▸ TÂCHE À RÉALISER
Pouvez-vous recopier mot pour mot le passage du texte à lire qui commence par « Aux États-Unis, on » et se poursuit jusqu'à « la logique marchande. » ?

▸ TEXTE À LIRE

Dans le détail, on observe des disparités quant à l’évolution du rapport au travail, dont on pourrait dire qu’il sont une relativisation de cette valeur :

Dans le village africain d’Otjivero-Omitara, le revenu avant RB augmente de 29 % (et de 86 % avec le RB) en une année avec l’impulsion économique donné à ce pays autrefois laminé par la misère (il arrivait fréquemment qu’on s’endorme en ayant rien mangé de la journée). C’est-à-dire que, comme le mentionnait l’économiste canadien Marc Lavoie, pour les pays sous-développés aussi, le manque de demande globale, c’est-à-dire de pouvoir d’achat dans l’économie, aboutit à une sous-utilisation des capacités productives. Ce n’était pas très difficile à imaginer : un misérable errant en vain toute une journée pour s’endormir le ventre vide peut-il vraisemblablement être estimé « employé à pleine capacité » ? Les résultats sont assez spectaculaires, toutes proportions gardées : les enfants arrivent nourris et en forme à l’école, les revenus de l’auto-entreprenariat ont quadruplé, et l’ensemble de l’expérience semble globalement indubitablement positive.

Aux États-Unis, on n’observe pas une telle floraison d’activité économique mais plutôt un recentrage : les gens continuent à travailler, avec une baisse du volume horaire de 1 à 8 % chez les hommes mariés, contre 15 à 20 % chez les femmes mariées, et même de 15 à 27 % chez les mères isolées. L’interprétation est assez claire : le travail demeure une valeurs prisée, mais l’autonomie délivrée par le RB permet de moins le subir, tout particulièrement les mères isolées, éternelles proies du temps partiel subi, le loisir ou d’autres foncions comme l’éducation des enfants s’émancipent de la logique marchande.

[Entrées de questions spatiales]
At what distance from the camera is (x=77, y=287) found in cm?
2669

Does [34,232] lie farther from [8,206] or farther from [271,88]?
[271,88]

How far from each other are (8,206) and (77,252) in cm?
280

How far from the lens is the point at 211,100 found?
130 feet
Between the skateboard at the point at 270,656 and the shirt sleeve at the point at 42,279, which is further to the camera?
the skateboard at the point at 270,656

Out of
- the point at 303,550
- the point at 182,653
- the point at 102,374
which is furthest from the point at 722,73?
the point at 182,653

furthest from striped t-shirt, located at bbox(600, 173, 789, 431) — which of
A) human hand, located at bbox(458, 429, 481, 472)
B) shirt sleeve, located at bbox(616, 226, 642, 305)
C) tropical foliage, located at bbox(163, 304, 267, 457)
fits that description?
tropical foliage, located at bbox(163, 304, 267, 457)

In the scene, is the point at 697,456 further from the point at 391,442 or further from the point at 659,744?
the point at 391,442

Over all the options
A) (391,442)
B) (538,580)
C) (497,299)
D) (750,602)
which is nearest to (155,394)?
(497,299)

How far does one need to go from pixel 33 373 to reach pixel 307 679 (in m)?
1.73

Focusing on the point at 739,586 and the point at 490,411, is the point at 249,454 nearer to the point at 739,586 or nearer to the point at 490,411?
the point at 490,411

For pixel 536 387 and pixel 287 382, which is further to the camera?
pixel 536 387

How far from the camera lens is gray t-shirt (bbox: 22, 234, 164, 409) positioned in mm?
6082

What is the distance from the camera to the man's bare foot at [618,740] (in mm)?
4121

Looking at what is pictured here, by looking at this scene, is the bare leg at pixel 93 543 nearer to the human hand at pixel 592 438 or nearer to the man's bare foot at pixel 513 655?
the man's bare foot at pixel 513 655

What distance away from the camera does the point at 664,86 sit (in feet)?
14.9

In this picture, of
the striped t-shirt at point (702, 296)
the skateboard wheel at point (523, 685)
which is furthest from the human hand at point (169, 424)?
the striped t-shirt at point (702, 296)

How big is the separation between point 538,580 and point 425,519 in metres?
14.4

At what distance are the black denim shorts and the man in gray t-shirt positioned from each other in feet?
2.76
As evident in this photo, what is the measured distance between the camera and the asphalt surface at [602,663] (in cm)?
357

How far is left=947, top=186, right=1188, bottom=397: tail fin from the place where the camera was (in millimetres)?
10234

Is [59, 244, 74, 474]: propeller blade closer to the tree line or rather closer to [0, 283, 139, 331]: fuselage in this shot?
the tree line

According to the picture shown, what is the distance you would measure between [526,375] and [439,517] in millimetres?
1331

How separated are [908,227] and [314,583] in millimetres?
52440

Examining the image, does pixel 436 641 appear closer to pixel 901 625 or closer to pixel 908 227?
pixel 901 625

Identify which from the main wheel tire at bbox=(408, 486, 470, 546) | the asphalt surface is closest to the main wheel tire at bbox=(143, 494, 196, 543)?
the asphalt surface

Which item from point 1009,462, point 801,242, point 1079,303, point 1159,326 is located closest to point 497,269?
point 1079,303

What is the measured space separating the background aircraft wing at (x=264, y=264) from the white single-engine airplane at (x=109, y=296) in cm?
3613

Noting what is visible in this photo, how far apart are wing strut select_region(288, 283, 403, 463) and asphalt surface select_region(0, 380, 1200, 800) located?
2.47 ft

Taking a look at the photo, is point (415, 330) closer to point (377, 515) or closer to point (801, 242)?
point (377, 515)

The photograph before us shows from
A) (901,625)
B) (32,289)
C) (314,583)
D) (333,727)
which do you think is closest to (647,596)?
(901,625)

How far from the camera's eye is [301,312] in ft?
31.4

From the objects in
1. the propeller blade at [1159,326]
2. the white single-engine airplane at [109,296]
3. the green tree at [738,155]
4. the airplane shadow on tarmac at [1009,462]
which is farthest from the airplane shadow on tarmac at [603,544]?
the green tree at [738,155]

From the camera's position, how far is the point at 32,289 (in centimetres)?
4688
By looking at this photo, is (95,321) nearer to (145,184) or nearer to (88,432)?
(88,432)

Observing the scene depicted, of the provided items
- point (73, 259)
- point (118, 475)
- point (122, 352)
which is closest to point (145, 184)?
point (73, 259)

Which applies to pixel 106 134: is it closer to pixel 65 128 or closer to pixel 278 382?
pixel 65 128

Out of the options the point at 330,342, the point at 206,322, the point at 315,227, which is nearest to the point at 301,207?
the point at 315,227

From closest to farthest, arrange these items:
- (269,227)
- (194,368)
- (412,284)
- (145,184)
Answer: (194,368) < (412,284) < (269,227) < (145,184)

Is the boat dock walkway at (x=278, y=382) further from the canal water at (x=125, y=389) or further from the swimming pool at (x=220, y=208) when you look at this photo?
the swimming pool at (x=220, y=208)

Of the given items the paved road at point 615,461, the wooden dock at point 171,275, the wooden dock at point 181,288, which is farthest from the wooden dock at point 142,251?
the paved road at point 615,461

▸ RÉPONSE ATTENDUE
Aux États-Unis, on n’observe pas une telle floraison d’activité économique mais plutôt un recentrage : les gens continuent à travailler, avec une baisse du volume horaire de 1 à 8 % chez les hommes mariés, contre 15 à 20 % chez les femmes mariées, et même de 15 à 27 % chez les mères isolées. L’interprétation est assez claire : le travail demeure une valeurs prisée, mais l’autonomie délivrée par le RB permet de moins le subir, tout particulièrement les mères isolées, éternelles proies du temps partiel subi, le loisir ou d’autres foncions comme l’éducation des enfants s’émancipent de la logique marchande.